If we truly love these franchises, then I think the general disgust with remakes needs to be looked at. Dracula is still going strong. But it's not the Bela Lugosi Dracula that scares people today. Bram Stoker got the ball rolling with the novel. Bela Lugosi kept the fire burning in 1931. There's been plenty of movies since then that have kept it going since then: 1958 Hammer Film, Francis Ford Coppola 1992, I absolutely want to see this 2023 Last Voyage of the Demeter when I get paid next. But if all there was was the Bela Lugosi film...great as it may be as a time capsule, Dracula probably would have fizzled into obscurity a while ago.

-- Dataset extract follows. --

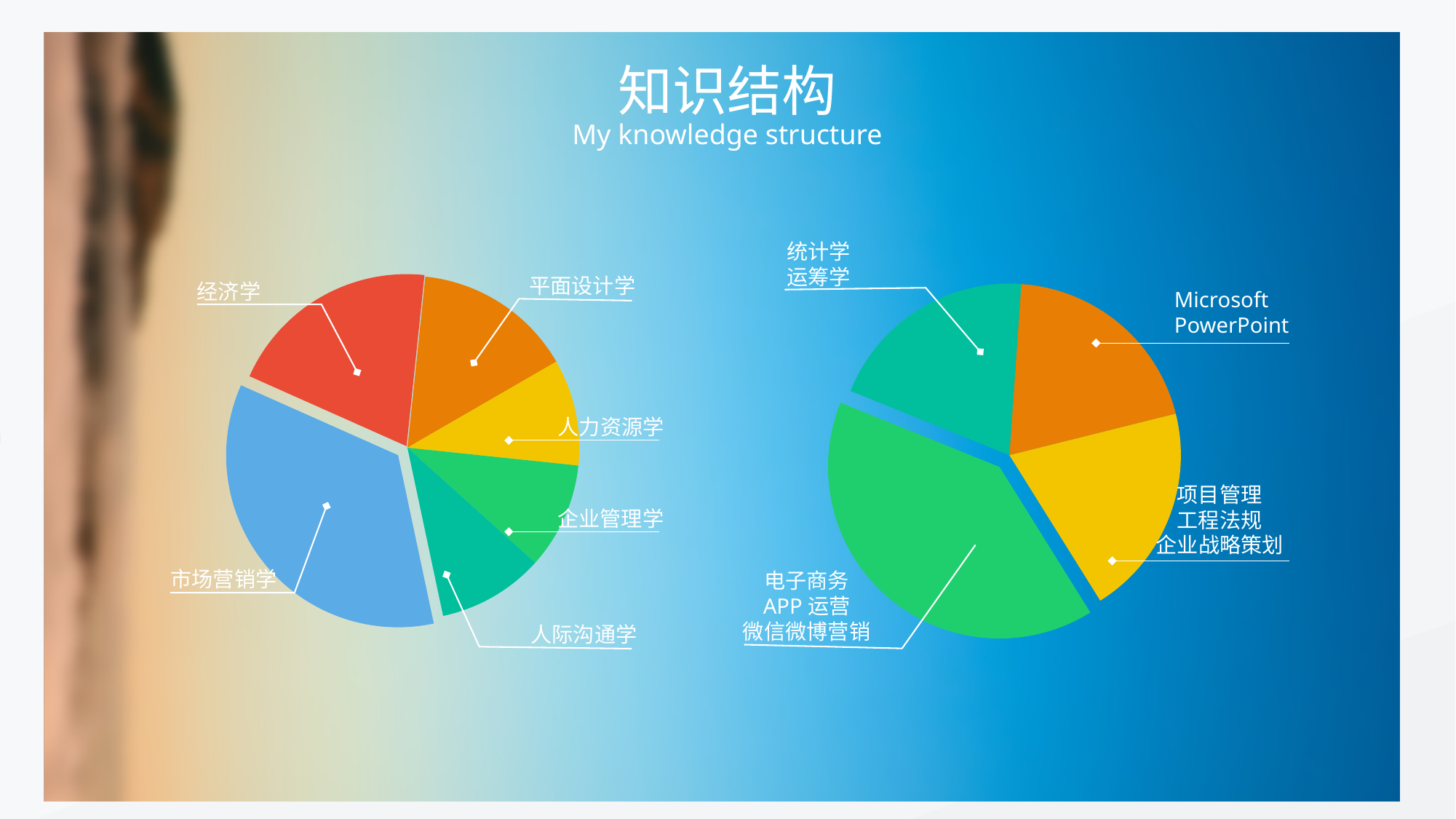
In the right pie chart, which slice is larger, Microsoft PowerPoint or 电子商务 / APP 运营 / 微信微博营销? 电子商务 / APP 运营 / 微信微博营销 In the left pie chart, which slice is larger, 市场营销学 or 平面设计学? 市场营销学 In the left pie chart, what colour is the 市场营销学 slice? Blue How many slices does the right pie chart have? 4 In the right pie chart, which slice is the largest? 电子商务 / APP 运营 / 微信微博营销 How many slices does the left pie chart have? 6 What kind of chart is the left chart on the slide? Pie chart In the left pie chart, which category has the largest slice? 市场营销学 What kind of chart is the right chart on the slide? Pie chart What is the English subtitle of the slide containing the two pie charts? My knowledge structure In the left pie chart, which slice is larger, 经济学 or 人力资源学? 经济学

Some remakes may be better than others. I never saw Hammer Dracula (James Rolfe seems to swear by it). I actually liked Coppoloa's version faults and all (and yes, I'm not blind to its many faults. But each one keeps the franchise in the minds of people, bad or good. I'd rather see a meh Nightmare on Elm Street come out in 2010...but who knows what may come out in the next decade or so? Could be that the next person who decides to make an Elm Street movie will make us shit our pants!

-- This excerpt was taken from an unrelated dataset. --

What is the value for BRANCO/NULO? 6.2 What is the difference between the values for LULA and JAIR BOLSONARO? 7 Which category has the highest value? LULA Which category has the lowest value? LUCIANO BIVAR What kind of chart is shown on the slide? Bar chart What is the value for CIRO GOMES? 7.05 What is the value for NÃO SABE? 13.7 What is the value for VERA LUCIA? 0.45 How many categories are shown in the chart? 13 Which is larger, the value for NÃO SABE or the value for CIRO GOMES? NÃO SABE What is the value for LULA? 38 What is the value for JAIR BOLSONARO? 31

Well, I've already written quite a wall of text. So I'm off to copy/paste this into a new topic. Discuss!
 

Fero McPigletron

Feel the fear!
Citizen
Read it somewhere else but perhaps if folks are OK with taking a risk, then remake the films that actually flopped instead. Make it better or live up to its true potential.

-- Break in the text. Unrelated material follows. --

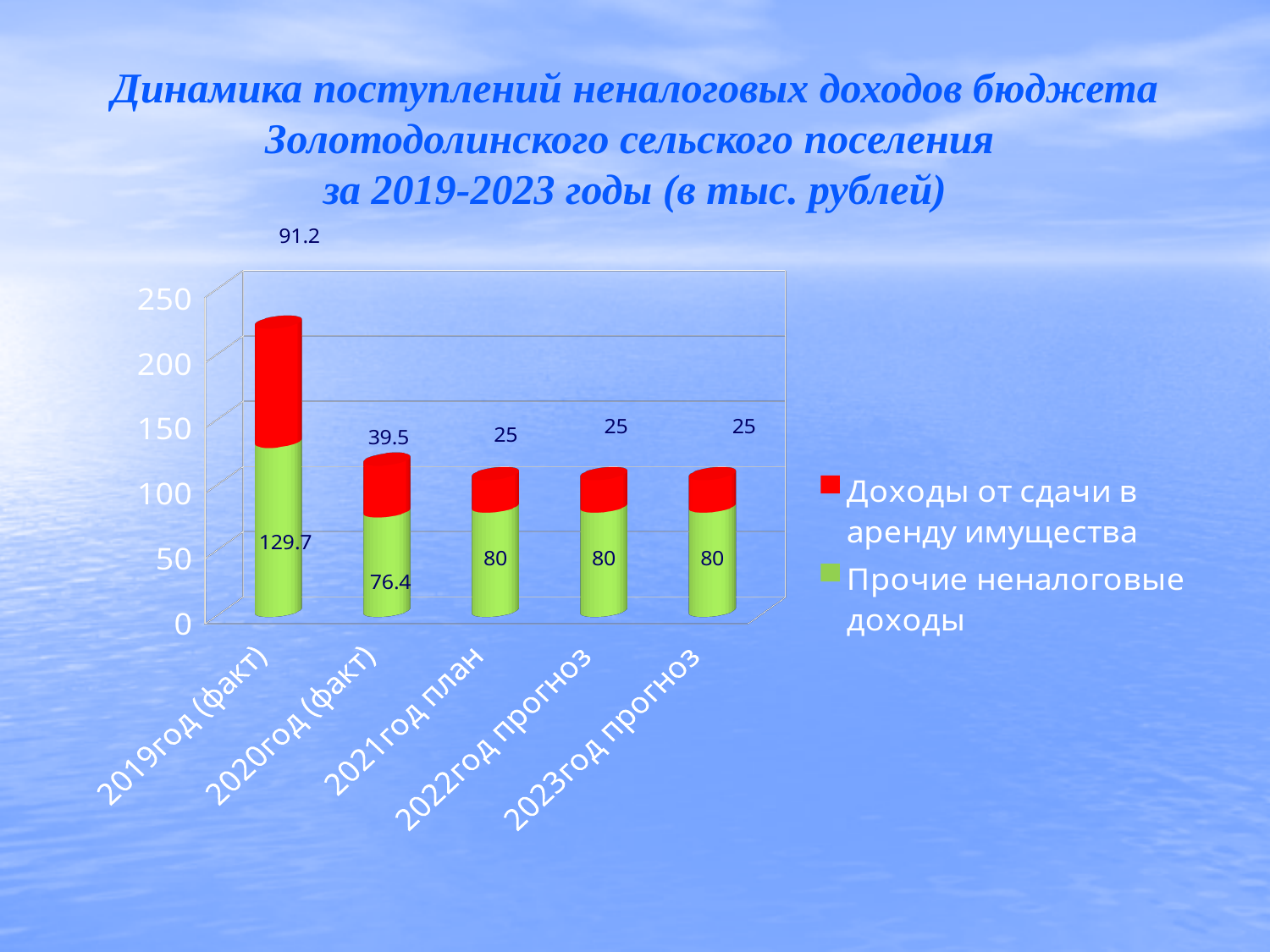
What is the value of 'Доходы от сдачи в аренду имущества' for 2022год прогноз? 25 How many categories are shown on the x axis? 5 What is the total of the stacked bar for 2019год (факт)? 220.9 Which category has the highest value for 'Прочие неналоговые доходы'? 2019год (факт) Which series is shown in red in the legend? Доходы от сдачи в аренду имущества What is the value of 'Прочие неналоговые доходы' for 2019год (факт)? 129.7 Which category has the lowest value for 'Доходы от сдачи в аренду имущества' among the first two categories? 2020год (факт) How many series does the legend list? 2 What is the value of 'Доходы от сдачи в аренду имущества' for 2020год (факт)? 39.5 What type of chart is shown on the slide? bar chart What is the total of the stacked bar for 2021год план? 105 What is the difference between 'Прочие неналоговые доходы' for 2019год (факт) and 2020год (факт)? 53.3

Odd but why didn't the Friday the 13th and Nightmare on Elm St reboots get sequels? At least the new Halloween completed three, even though the last was horrible.
 

CoffeeHorse

*sip*
Staff member
Council of Elders
Citizen
A good movie is a good movie. A good movie isn't a bad movie because an earlier version already exists, and an original isn't good because it's the original. A film has to be judged on its own.

Now there are some cases where I would vehemently oppose a remake, but it won't happen anyway so it's a moot point. Some films are safe. Dracula will be remade until the end of time because we can point to the book and say no one has truly nailed it. Slashers get remade because they all keep going so bonkers that a back to basics remake becomes the only place left to go. No one is going to remake Jaws. It just won't happen.
 

CoffeeHorse

*sip*
Staff member
Council of Elders
Citizen
Honestly that's valid. If audiences don't have the ability to imagine themselves in the situation, they are being left out of an essential part of the experience older audiences got to have.
 

Caldwin

Woobie Destroyer of Worlds
Citizen
I had a very real issue with the first Halloween because absolutely no one would close a freaking door!

There's also been a few times where the thought crossed my mind, "you know, I know what a pay phone is. And I suppose that young people today might know what they are because us old folk just love the phrase 'back in my day'. But isn't this still just one more thing showing how dated this is?"